Canadian home sales sprang to life in May, coming in 4.8 per cent higher than a year earlier, according to data released by the Canadian Real Estate Association on Monday.
Poor weather caused a slow start to the all-important spring home-selling season this year, but the market showed significant momentum last month.
The number of existing homes that changed hands over the Multiple Listing Service rose 5.9 per cent from April on a seasonally-adjusted basis, CREA said. That is the highest month-to-month increase in almost four years. It is the fourth consecutive increase in sales from the prior month, after five months in which sales kept dropping.
The numbers surpassed what economists had been expecting based on preliminary May data that had been released by some local real estate boards across the country (the real estate boards and CREA represent realtors and track sales that occur over the MLS).
Bank of Montreal economist Benjamin Reitzes was watching for sales to climb 2.5 per cent year-over year. And even that would have been a strong showing.
“The housing market remains remarkably resilient,” he wrote in a research note before the data was released. “Not coincidentally, mortgage rates have fallen once again, with sub-3 per cent rates on offer.

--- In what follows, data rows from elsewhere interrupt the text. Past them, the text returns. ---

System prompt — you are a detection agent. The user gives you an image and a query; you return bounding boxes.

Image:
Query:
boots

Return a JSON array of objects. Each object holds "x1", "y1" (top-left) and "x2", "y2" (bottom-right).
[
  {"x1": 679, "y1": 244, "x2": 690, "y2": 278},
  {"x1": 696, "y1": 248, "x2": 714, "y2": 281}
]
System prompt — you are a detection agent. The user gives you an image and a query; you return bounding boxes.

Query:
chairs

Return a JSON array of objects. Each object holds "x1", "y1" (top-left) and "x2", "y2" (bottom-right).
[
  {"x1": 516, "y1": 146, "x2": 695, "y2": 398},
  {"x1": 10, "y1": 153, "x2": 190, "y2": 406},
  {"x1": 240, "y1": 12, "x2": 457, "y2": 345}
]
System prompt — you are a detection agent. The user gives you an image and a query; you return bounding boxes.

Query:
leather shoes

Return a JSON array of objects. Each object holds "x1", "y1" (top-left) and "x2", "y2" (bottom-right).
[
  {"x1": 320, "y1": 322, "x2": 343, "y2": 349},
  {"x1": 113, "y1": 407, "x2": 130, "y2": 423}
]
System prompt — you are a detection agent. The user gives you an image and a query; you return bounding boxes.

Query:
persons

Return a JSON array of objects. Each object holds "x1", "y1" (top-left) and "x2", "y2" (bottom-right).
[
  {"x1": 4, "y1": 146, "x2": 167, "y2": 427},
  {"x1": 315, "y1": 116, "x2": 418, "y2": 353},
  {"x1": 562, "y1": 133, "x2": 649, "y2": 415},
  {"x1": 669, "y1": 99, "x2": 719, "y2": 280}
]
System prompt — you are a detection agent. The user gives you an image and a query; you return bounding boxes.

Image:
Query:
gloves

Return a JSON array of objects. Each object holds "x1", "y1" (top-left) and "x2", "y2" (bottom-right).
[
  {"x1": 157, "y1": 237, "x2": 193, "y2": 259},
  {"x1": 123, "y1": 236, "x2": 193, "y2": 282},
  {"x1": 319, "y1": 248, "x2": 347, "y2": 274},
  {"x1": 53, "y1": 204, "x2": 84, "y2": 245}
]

“Indeed, as long as rates remain at rock-bottom levels, housing isn’t like to weaken much, if at all.”
CREA suggested that the large number of sales in May is largely making up for weaker activity in the prior months, and it doesn’t expect the momentum to last.
It updated its annual forecast and said it is now expecting 463,400 homes to change hands this year. That’s actually down from its forecast in March, when it said it expected 463,700 sales.
On the other hand, it now expects prices to climb further. It predicts that the national average home price will rise 5.7 per cent this year to $404,300. In March it was forecasting a 3.8 per cent increase to $397,000.
The national average sales price was up 7.1 per cent in May from a year earlier. Averages can be distorted, for instance by a higher level of sales in a pricey neighbourhood. The MLS Home Price Index, which seeks to be a more apples-to-apples comparison of prices, was up 5 per cent.